*This review was originally published at Movie Mezzanine.
The opening two scenes of Lawrence Michael Levine’s Wild Canaries set the absurdist tone for the wry suspense and hilarity to come. In the first, a glove-clad man mysteriously enters the apartment of an old lady and eerily caresses her face; the setting portends violence, only for the woman to wake up and smile at his familiar face, which remains hidden to us. In the following scene, Noah (Levine) enters his own apartment, calling for his fiancée, Barri (Sophia Takal, Levine’s real-life partner) without a response. The setting again suggests a bloody discovery just around the corner until the fiancée jumps out and yells “I got you” repeatedly. This dichotomy between mystery and slapstick comedy pervades the Brooklyn-based hipster neo-noir.
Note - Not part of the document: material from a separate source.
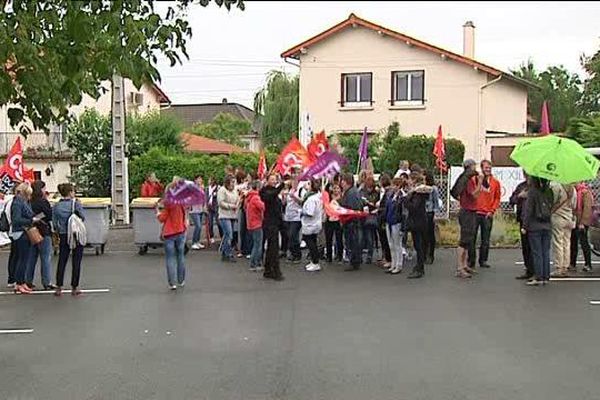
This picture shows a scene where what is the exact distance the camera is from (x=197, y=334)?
31.3ft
Although the young and engaged Barri and Noah put a ring on it, they lack the financial means or the emotional will to get married, and still share an apartment with Jean (Alia Shawkat), their lesbian friend. Barri is jobless and Noah is a filmmaker with a never-ending series of rejected pitches. He works closely with his former girlfriend, Eleanor (Annie Parisse), who left him for another woman, and is now being set up with Jean by Barri and Noah. Their neighbor, Sylvia (Marylouise Burke), is an old lady whose age—at least 80—is a matter of dispute, a disagreement that becomes rather significant after she’s found dead in her apartment. When her son, Anthony (Kevin Corrigan), begins to act strangely, Barri becomes suspicious of foul play, leading to a rapid conversation with Jean, who concocts various scenarios for his possible motives. Noah is unimpressed, but the plot only thickens further when Damien (Jason Ritter), the womanizing artist who owns their building, gets involved. He thereby becomes a secondary suspect to Jean and Barri and the object of Anthony’s separate photographic investigation.